(SOURCE EXTRACT):

▬▬▬▬▬▬

Postal Ballot Process Overview

The postal ballot process was conducted entirely through electronic voting, facilitated by National Securities Depository Limited (NSDL). The e-voting period commenced on February 13, 2026, at 09:00 a.m. and concluded on March 14, 2026, at 5:00 p.m. Ms. Pammy Jaiswal, Partner at Vinod Kothari & Company, Practising Company Secretaries, served as the scrutinizer for the entire process.

Process Details: Information
Record Date: February 6, 2026
Total Shareholders: 35,610
E-voting Period: February 13 - March 14, 2026
Scrutinizer: Ms. Pammy Jaiswal (Vinod Kothari & Company)
Total Votes Polled: 2,068,390
Voting Percentage: 3.16% of outstanding shares

Resolution Results and Approval Rates

All five resolutions achieved remarkable approval rates, with each receiving between 99.8474% and 99.8475% votes in favor. The resolutions covered various material related party transactions involving the company and its subsidiaries.

▬▬▬▬▬▬

(Spatial reasoning question data):
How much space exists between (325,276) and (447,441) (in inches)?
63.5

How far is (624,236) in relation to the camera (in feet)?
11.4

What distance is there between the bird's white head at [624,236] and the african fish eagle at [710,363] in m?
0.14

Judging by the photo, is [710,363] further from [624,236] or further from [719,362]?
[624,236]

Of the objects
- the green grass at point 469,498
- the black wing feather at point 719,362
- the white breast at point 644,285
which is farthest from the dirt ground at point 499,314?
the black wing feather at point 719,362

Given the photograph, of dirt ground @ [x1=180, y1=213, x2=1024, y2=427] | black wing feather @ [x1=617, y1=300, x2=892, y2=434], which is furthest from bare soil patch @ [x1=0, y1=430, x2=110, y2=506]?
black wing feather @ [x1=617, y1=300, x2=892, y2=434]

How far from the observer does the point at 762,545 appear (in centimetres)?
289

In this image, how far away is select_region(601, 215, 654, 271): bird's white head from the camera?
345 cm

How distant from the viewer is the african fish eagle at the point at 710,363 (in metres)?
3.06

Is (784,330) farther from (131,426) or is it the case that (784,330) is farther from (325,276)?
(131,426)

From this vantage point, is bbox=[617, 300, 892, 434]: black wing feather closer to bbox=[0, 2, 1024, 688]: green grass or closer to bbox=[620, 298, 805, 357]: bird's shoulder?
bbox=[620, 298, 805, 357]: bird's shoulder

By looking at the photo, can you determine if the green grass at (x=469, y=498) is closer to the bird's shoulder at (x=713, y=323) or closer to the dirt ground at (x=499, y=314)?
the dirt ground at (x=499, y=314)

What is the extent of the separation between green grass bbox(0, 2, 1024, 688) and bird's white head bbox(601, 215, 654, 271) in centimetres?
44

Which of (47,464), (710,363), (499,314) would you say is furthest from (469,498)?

▬▬▬▬▬▬

(EXERCISES TO COMPLETE):
**a.** List the labels of the rows in the Process Details table of the postal ballot overview.
**b.** According to the postal ballot overview, which organization facilitated the electronic voting?

(FULL SOLUTIONS):
**a.** Record Date, Total Shareholders, E-voting Period, Scrutinizer, Total Votes Polled, Voting Percentage

**b.** National Securities Depository Limited (NSDL)